A shortage of Marmite, arguments over exporting jam and angry Belgians. And that’s just this month.  As the Canadian trade deal stalls, and the government decides which cottage industry its will pick next as saviour for the nation, the British people are still no clearer getting an answer to what Brexit actually means. And they are also no clearer as to how they can have a say in how that question is answered.

To date there have been three stages to Brexit. The first was ideological: an ever-rising euroscepticism, rooted in a feeling that the costs the compromises working with others require were not comparable to the benefits. It oozed out, almost unnoticed, from its dormant home deep in the Labour left and the Tory right, stoked by Ukip to devastating effect.

The second stage was the campaign of that referendum itself: a focus on immigration over-riding a wider debate about free trade, and underpinned by the tempting and vague claim that, in an unstable, unfair world, control could be taken back. With any deal dependent on the agreement of twenty eight other countries, it has already proved a hollow victory.

For the last few months, these consequences of these two stages have dominated discussion, generating heat, but not light about what happens next. Neither has anything helped to bring back together those who feel their lives are increasingly at the mercy of a political and economic elite and those who fear Britain is retreating from being a world leader to a back water.
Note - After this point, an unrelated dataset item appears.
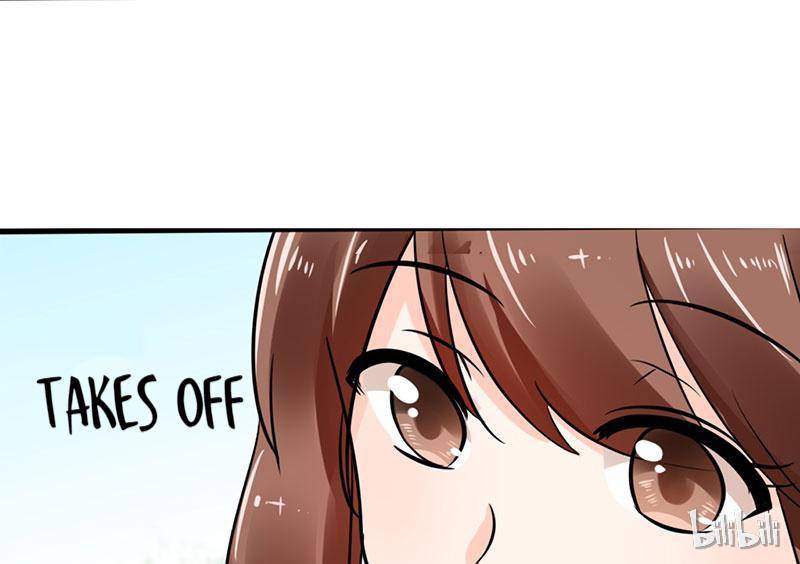 CEO X Otaku Girl Episode 3 第30页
Little wonder the analogy most commonly and easily reached for by commentators has been that of a divorce. They speculate our coming separation from our EU partners is going to be messy, combative and rancorous. Trash talk from some - including those in charge of negotiating -  further feeds this perception. That’s why it is time for all sides to push onto Brexit part three: the practical stage. How and when is it actually going to happen?
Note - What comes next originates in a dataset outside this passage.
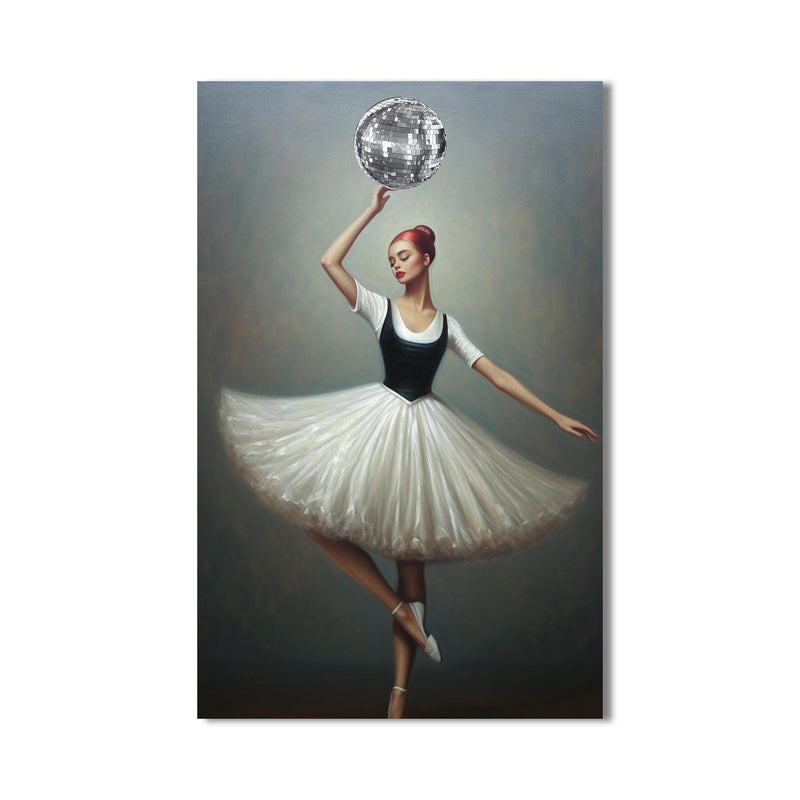 Dancing Under Lights Cam tablo – Cam Tablo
A more constructive framework to use than marriage is one of a changing business, rather than a changing relationship. Whatever the solid economic benefits of EU membership, the British people decided the social and democratic costs had become too great. So now we must adapt.
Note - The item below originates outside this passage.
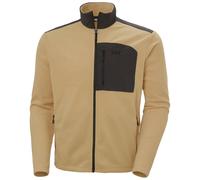 Helly Hansen Men's Daybreaker Block Jacket, Elmwood, L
Brexit should be as much about innovating in what we make and create as it is about seeking to renew our trading deals with the world. New products must be sought alongside new markets. This doesn’t have to mean cutting corners or cutting jobs, but it does mean being prepared to learn new skills and invest in helping those in industries that are struggling to make this leap to move on. The UK has an incredible and varied set of services and products to offer the world, but will need to focus on what we do well and uniquely here to thrive. This is easier said than done, but can also offer hope. Specialising and skilling up also means we can resist those who want us to jettison hard-won environmental and social protections as an alternative. 

Most accept such a transition will take time. But what is contested is that it will require openness. However, handing the public a done deal - however well mediated - will do little to address the division within our country. Ensuring the best deal in a way that can garner the public support it needs to work requires strong feedback channels. That is why transparency about the government's plans for Brexit is so important. Of course, a balance needs to be struck with the need to protect negotiating positions, but scrutiny by parliament- and by extension the public- will be vital. With so many differing factors at stake and choices to be made, MPs have to be able and willing to bring their constituents into the discussion not just about what Brexit actually entails, but also what kind of country Britain will be during and after the result - and their role in making it happen. 

Those who want to claim the engagement of parliament and the public undermines the referendum result are still in stages one and two of this debate, looking for someone to blame for past injustices, not building a better future for all. Our Marmite may be safe for the moment, but Brexit can’t remain a love it or hate it phenomenon. It’s time for everyone to get practical.